Different query weightings on properties inside one collection

For example, I have title, description and review in one book collection. When do the near text query, is there any way to assign different weights of each field? like title is 5, description is 2, review is 1.

I know there is rerank, but the weighting results will get the CORRECT set of first query results. I think this is better than increase the limit range to 3 or 5 times then use rerank to focus back on the best query results.

Thanks,

Hi @Lawrence_Hope,

Yes, Weights for keyword-based queries

You can add weights to a query that uses keyword search – bm25, or hybrid (which combines keyword and vector search).

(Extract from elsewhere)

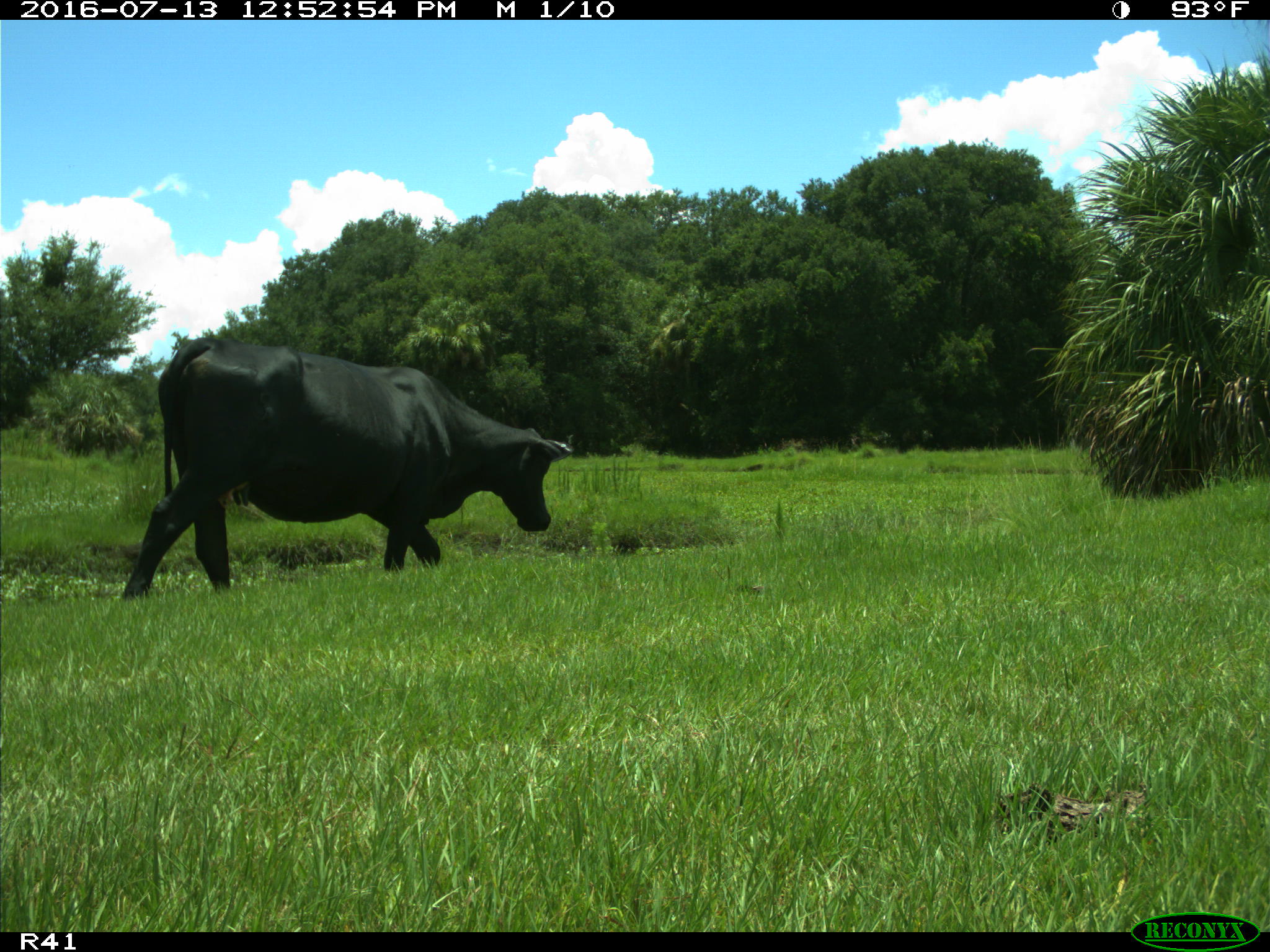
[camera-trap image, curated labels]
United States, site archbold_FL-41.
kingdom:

Here is a python example from docs - hybrid search:

jeopardy = client.collections.get("JeopardyQuestion")
    response = jeopardy.query.hybrid(
        query="food",
        query_properties=["question^2", "answer"],
        alpha=0.25,
        limit=3
    )

The key element is the ^2 part, which tells Weaviat to 2x the score for a match on that property. You can add more of these values:

query_properties=["title^3", "genre", "author^2"],

No weights for vector search (yet… see below)

However, for vector search like near_text, you cannot give extra weights for matching to specific properties.
This is because, each object has one vector embedding. When you run a vector search, there is no way to distinguish between a match on a specific field, as we search on the whole embedding.

NamedVectors coming soon

As an FYI, we are working to add support for multiple vector embeddings per object, so you could have a separate embedding for a title, and another one for description, and a third one that combines multiple properties.

Note, in the first release, we will only allow you to search on one named vector, so you won’t be able to add weights to it just yet. But we are planning to add mixed vector search next.

I hope this helps :slight_smile:

2 Likes

Great to know this feature is in plan. This will help Weaviate jumps out from other vector DB.